N’hésitez pas à aller vous asseoir dans un temple, en fin d’après-midi, vers 17h00, à l’heure de la prière des moines. C’est un moment envoûtant. Attention ! pas de bruit… Bien entendu, on porte une tenue correcte.

Les voyageurs adroits pourront s’essayer au chinlon (ou cane ball), le jeu national. Il s’agit de jongler avec une balle de rotin tressé sans la laisser toucher le sol. Pour cela, on n’utilise que ses pieds et ses genoux...

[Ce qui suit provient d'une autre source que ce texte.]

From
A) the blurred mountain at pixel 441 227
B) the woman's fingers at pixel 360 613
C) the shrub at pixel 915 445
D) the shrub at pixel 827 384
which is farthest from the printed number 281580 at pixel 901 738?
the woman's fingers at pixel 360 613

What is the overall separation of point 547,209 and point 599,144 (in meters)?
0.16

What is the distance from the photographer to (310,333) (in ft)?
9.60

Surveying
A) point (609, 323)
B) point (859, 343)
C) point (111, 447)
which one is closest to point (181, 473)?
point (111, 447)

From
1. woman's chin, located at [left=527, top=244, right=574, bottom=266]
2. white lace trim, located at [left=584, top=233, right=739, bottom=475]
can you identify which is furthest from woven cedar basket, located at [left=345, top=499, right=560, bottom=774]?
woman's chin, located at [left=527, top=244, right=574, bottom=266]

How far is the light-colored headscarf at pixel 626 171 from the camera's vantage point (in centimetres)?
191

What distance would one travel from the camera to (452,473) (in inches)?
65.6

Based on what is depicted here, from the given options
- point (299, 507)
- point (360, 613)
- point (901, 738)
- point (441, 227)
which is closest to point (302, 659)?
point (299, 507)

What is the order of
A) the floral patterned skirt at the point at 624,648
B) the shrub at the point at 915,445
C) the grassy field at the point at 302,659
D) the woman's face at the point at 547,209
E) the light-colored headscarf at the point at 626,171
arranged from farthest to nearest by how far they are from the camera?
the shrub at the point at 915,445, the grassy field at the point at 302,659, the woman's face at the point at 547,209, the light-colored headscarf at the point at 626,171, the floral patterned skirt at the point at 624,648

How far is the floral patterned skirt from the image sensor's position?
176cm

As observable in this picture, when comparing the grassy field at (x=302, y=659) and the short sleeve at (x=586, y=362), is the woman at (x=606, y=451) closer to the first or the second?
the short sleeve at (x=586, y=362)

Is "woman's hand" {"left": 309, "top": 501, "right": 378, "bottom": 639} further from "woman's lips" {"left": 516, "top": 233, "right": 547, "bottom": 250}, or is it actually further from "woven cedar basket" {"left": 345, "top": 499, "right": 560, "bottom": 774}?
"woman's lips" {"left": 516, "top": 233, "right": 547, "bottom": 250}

Le thanaka. C’est le cosmétique exclusif des Birmanes ! Crème jaune pâle ou ivoire que l’on obtient en mélangeant à de l’eau l’écorce ou le bois râpés de certains arbres de la famille des Rutacées. Le thanaka est appliqué sur le visage et les bras ; il assure une protection contre le soleil et fait aussi office d’antiseptique. A tester !

Achat

Parmi les nombreux souvenirs que l´on peut rapporter du Myanmar, nous vous recommandons les laques, les ombrelles, les sacs shan, les objets en bois et les tapisseries.
Conseil : achetez vos pierres dans des boutiques agréées, cela vous évitera de mauvaises surprises à la douane. Lors du contrôle, la facture ne suffit pas : il faut produire en plus un certificat de garantie à en-tête du ministère des Mines (imprimé blanc et vert), que doit obligatoirement vous remettre le vendeur.
Dans le prix d´achat des gemmes, le poids (en carats) n’intervient qu’en troisième lieu, après la pureté et la taille de la pierre.

Cuisine

Le repas birman est très généralement composé d’un « curry » (de volaille, de chèvre, de poisson, additionnés de ngapi, omniprésente pâte de poisson) et de riz. Avec cela, divers condiments (le balachaung, par exemple, préparation de crevettes séchées et d’ail), des légumes sous diverses formes et des salades. Les échoppes de rues proposent en outre un large éventail de fritures, de nouilles, de brochettes… Enfin, le plat national est un petit-déjeuner national, la mohinga, soupe de vermicelles de riz et de poisson. Dans la région du lac Inle, on goûtera à la cuisine shan, variée et surprenante : riz fermenté, soupe aux fleurs d’acacia, salade de fleurs blanches ou… de fourmis rouges.
Les curieux pourront aussi manger du thé. Le lahpet est une macération de feuilles de thé additionnée d’huile de sésame, que l’on sert avec de l’ail frit, des crevettes séchées, des graines de sésame grillées, des cacahouètes…

Boisson

L’eau du robinet étant impropre à la consommation, on boira de l’eau minérale, des sodas ou des jus de fruit (non allongés d’eau, sans glaçon, ni glace). Tout en bouteilles dûment capsulées. Le thé (vert) est la boisson nationale ; fait d’eau bouillie, il ne pose pas de problèmes particuliers. Le jus de canne à sucre frais est délicieux. On goûtera également la bière locale (correcte) : dans des conditions agréables, lorsque d’anciennes maisons de thé ont été converties en bars à houblon.